Despite the number of reports, the true efficacy of adjuvant chemotherapy to prevent recurrent HCC is unknown, though most studies have shown no significant gain. Most of the studies lack control groups, with the majority of patients having advanced disease (hence, the administration of adjuvant treatment). In addition, follow-up in many of the studies has been relatively short. It would seem to make logical sense to begin chemotherapy as soon as possible after the transplant; however, most patients are not medically fit to receive treatment in the early postoperative period. Most clinicians are, therefore, reluctant to administer chemotherapy to a liver transplant patient because of associated toxicities, in addition to the lack of any proven efficacy.
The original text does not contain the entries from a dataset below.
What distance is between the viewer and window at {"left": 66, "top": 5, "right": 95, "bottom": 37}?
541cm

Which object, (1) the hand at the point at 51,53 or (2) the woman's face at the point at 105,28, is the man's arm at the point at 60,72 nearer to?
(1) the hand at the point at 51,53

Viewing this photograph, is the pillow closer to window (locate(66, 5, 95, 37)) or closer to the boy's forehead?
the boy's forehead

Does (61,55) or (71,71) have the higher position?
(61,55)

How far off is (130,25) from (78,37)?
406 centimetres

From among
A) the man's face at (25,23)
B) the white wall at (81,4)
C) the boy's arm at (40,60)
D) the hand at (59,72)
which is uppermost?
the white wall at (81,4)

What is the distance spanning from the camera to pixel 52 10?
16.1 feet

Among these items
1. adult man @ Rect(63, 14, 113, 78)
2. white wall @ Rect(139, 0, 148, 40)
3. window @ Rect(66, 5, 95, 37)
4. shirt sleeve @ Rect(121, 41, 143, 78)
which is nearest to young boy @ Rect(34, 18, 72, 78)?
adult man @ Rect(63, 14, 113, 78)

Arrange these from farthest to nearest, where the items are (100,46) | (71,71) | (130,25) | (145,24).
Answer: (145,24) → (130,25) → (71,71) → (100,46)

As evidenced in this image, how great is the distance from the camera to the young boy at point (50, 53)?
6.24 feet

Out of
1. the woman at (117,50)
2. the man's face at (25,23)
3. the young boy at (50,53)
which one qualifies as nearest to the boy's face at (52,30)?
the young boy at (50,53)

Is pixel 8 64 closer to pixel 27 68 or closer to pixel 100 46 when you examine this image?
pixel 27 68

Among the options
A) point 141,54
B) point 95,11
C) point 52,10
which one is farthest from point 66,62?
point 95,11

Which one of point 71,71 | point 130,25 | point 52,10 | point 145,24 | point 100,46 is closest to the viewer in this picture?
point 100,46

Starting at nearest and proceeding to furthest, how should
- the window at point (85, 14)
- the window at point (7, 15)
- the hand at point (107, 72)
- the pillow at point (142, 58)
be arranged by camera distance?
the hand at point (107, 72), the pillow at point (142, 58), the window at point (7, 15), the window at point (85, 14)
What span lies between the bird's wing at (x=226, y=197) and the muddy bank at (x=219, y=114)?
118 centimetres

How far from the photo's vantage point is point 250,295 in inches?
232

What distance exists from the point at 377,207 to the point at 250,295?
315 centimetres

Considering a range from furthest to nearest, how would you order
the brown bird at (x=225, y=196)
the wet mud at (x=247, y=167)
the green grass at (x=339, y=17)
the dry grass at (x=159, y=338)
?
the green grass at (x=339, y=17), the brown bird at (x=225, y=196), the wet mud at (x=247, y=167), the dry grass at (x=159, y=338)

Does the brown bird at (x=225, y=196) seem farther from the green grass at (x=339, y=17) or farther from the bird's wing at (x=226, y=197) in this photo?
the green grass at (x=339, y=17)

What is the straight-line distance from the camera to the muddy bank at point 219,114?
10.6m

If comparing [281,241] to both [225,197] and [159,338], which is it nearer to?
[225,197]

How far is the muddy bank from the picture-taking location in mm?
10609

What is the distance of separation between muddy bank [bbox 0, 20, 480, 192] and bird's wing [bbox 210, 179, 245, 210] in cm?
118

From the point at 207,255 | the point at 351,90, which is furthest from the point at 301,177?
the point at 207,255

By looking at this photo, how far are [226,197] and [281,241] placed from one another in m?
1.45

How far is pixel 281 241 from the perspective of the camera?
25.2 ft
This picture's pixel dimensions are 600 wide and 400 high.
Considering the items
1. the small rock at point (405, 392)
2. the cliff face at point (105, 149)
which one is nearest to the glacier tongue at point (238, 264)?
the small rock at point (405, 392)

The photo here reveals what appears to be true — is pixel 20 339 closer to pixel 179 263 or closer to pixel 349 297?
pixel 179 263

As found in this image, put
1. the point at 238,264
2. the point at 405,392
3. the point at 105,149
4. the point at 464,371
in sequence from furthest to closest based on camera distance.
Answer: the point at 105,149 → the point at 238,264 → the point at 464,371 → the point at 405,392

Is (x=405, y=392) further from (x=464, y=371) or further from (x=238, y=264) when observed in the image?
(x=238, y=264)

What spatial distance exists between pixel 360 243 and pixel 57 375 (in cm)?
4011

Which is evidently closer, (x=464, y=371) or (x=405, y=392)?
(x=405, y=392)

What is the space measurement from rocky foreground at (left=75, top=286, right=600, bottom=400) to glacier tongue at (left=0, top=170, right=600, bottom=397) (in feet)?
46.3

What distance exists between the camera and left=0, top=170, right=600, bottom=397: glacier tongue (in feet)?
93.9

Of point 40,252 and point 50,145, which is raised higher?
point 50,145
Two other promising agents that are unproven include the oral agent sorafenib (Nexavar), and the immunosuppressant sirolimus (Rapamune). Sorafenib, an oral tyrosine kinase inhibitor that is US Food and Drug Administration–approved for the treatment of unresectable HCC, appears to be a promising agent. However, no data have been published on the adjuvant use of sorafenib to prevent HCC recurrence after liver transplantation. A phase I safety trial in HCC patients who have undergone liver transplantation is currently being conducted by the National Cancer Institute. Sirolimus is an immunosuppressive agent that inhibits mammalian target of rapamycin (mTOR) and has been found to have antitumor effects in animal models of HCC. Several preliminary clinical studies have demonstrated that sirolimus may have modest survival benefits in HCC patients who have undergone liver transplantation.
Conclusions
Kim et al have aptly concluded that there is a pressing need for the development and use of more accurate prognostic markers to determine which patients are at highest risk for recurrence as well as a need for multicenter, randomized, and controlled studies to determine the efficacy of adjuvant therapy for the prevention of HCC recurrence after liver transplantation. Only with these efforts can we truly make further progress in decreasing HCC recurrence and safely expanding the indications for liver transplantation of patients with HCC.
1. Mazzaferro V, Regalia E. Mazzaferro V, et al: Liver transplantation for the treatment of small hepatocellular carcinomas in patients with cirrhosis. N Engl J Med 320:693-699, 1996.
2. Yao FY: Liver transplantation for hepatocellular carcinoma: Beyond the Milan criteria. Am J Transplant 8:1982-1989, 2008.
3. Marsh JW, Dvorchik I: Should we biopsy each liver mass suspicious for hepatocellular carcinoma before liver transplantation?-yes. J Hepatol 43:558-562, 2005.
4. Roayaie S, Schwartz JD, Sung MW, et al: Recurrence of hepatocellular carcinoma after liver transplant: Patterns and prognosis. Liver Transpl 10:534-540, 2004.